Sept. 28 (Bloomberg) -- Siemens AG, Europe’s biggest engineering company, is the preferred bidder for the power-plant construction unit Ansaldo Energia majority-owned by Finmeccanica SpA, according to people familiar with the process.
The two parties are negotiating a sales price, according to two people familiar with the process, who asked not to be identified because the talks are confidential.

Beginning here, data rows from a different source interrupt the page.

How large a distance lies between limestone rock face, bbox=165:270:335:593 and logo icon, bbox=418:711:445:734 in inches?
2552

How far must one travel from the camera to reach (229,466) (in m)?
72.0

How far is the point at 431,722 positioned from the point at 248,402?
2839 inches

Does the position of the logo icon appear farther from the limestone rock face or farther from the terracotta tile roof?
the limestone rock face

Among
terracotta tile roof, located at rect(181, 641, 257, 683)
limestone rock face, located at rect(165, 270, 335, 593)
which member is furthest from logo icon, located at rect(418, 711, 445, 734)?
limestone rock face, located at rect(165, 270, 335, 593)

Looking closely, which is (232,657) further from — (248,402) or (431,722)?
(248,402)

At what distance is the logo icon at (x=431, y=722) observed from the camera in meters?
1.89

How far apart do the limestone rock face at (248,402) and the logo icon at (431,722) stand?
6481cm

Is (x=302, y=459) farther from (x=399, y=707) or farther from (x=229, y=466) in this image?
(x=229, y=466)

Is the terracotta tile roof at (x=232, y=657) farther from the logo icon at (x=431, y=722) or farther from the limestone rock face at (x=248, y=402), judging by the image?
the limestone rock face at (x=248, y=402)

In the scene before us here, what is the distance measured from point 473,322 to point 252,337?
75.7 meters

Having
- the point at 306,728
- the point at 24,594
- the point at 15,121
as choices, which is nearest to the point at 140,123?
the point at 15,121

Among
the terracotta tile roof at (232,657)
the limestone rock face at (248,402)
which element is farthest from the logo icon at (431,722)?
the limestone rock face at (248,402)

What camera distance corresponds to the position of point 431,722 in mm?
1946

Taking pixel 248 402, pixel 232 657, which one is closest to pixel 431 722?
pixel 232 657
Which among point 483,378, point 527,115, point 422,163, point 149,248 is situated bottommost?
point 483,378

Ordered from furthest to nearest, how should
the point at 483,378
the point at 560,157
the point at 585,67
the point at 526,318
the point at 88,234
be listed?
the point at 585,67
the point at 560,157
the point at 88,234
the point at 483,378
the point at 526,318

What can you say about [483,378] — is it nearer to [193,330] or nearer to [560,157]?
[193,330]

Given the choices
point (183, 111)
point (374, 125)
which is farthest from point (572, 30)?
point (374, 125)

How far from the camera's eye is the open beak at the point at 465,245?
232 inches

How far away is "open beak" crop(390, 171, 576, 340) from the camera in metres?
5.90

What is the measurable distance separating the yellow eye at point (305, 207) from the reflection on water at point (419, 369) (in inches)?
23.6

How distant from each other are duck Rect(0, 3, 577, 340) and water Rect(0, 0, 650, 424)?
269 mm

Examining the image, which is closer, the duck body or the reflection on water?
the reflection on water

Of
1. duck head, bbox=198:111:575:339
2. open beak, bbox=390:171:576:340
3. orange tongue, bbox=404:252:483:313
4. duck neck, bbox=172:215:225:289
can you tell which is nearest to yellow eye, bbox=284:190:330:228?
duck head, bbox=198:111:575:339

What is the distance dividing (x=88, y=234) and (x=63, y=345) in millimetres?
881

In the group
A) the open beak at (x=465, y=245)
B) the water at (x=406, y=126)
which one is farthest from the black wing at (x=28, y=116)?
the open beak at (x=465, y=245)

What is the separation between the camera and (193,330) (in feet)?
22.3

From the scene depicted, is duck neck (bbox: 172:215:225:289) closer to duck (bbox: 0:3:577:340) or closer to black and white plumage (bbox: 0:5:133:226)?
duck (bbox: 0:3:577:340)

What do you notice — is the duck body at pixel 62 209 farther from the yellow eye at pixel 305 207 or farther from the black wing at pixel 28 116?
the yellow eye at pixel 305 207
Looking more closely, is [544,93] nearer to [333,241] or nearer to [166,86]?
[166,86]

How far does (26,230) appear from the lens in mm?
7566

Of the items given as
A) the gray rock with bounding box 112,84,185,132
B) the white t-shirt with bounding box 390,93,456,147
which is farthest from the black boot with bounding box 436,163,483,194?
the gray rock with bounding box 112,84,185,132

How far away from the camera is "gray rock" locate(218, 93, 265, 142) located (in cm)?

Finmeccanica General Manager Alessandro Pansa said on a conference call in May that the company is “at due diligence stage” with potential partners for the sale of stakes of its energy and transport units, adding that the goal is to sell them by the end of the year.
“If achieved, the deal would secure Siemens’ position in the exciting gas turbine market, and further lock out competitors such as Alstom,” said William Mackie, an analyst at Berenberg Bank. “We believe a deal priced around 1.3 billion euros ($1.7 billion) would be taken positively, and strengthening this segment would help Siemens to offset slower business in renewable energy.”
Finmeccanica shares rose as much as 4.9 percent to 3.84 euros in Milan today. They traded 3.6 percent higher at 3.79 euros at 10:26 a.m. for a market value of 2.2 billion euros. Siemens advanced 0.6 percent to 78.57 euros.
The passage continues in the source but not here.